* begin Text block *

Where the Bodies Are Buried is the latest work from Scottish crime writer Christopher Brookmyre, best known for his comic crime novels. His latest book is just as richly Scottish as his earlier work, but it is his grittiest and most realistic novel yet.
When small-time heroin dealer Jai McDiarmid turns up dead one fine Glasgow morning, no one is that surprised – he’d been sleeping with a drug trafficker’s girlfriend and had made himself a lot of enemies – so many, in fact, that Detective Superintendent Catherine McLeod doesn’t know where to start when she is assigned to the case. Meanwhile, out-of-work actress Jasmine Sharp is doing her best to be a private investigator, but her PI mentor Uncle Jim, who was meant to be showing her the ropes, has just disappeared in mysterious circumstances. She begins looking at the open cases that Jim was investigating – which sends her into trouble, fast. And when she soon finds out that Jim’s disappearance has something to do with Jai’s death, she teams up with Catherine – and together they stumble upon an old open case which throws everything into question. In Glasgow, nothing is quite what it seems.
About Christopher Brookmyre
Since his award-winning debut novel Quite Ugly One Morning, Chris Brookmyre has established himself as one of Britain’s leading crime novelists.
A Scottish crime novelist known for his satirical gore fests (One Fine Day in the Middle of the Night, 1999, etc.), Brookmyre here begins a new, straighter-faced procedural cop series. After a drug dealer is killed, Detective Catherine McLeod must penetrate not only the net of secrecy surrounding criminal lowlifes in “Glesca,” but also the questionable motives of her superiors. Meanwhile, Jasmine Sharp, a slip-up waiting to happen, must get her act together after her uncle goes missing. He was working on a cold case involving the disappearance of a couple and had told their now-adult daughter he had news for her. Following clues to a women’s shelter, Jasmine gets paired off with a handyman who goes by the unlikely name Tron Ingrams. After an attempt is made on her life, or his, he reveals he’s really a bent cop’s son, Glen Fallan, a name in one of her uncle’s files. As more people are killed, maimed or disappear, Catherine’s story becomes joined with Jasmine’s and her former boss’ pronouncement becomes apparent: “This is Glesca. We don’t do subtle, we don’t do nuanced, we don’t do conspiracy…We do tit-for-tat, score-settling, feuds, jealousy, petty revenge. We do straightforward. We do obvious. We do cannaemisswhodunit.” A brainy, barbed noir, this book takes its time setting the scene and establishing its characters. Most of its violence occurs off the page. But with its contrasting protagonists (it’s easy to envision a series built around the endearing Jasmine), local color and language and skillfully orchestrated sense of bad things to come, the novel maintains a solid grip on the reader. – Kirkus Reviews
Where the Bodies Are Buried by Christopher Brookmyre
Barnes & Noble Review – July 18, 2012 (Excerpt)

* end Text block *
* begin Given information *

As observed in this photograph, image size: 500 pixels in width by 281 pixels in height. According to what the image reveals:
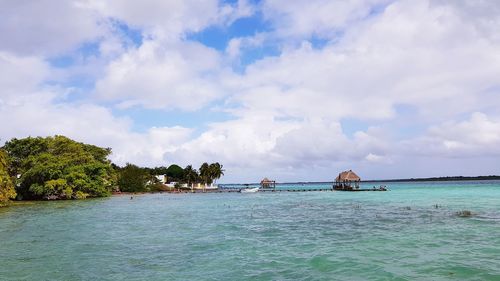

* end Given information *

Goal of the exercise:
Answer these from the text about Where the Bodies Are Buried:
(a) What was Jai McDiarmid's trade?
(b) What was the title of Brookmyre's award-winning debut novel?
(c) What name does the handyman paired with Jasmine go by?
Nothing in the data matters for this.

Output for this task:
(a) He was a small-time heroin dealer.
(b) Quite Ugly One Morning
(c) Tron Ingrams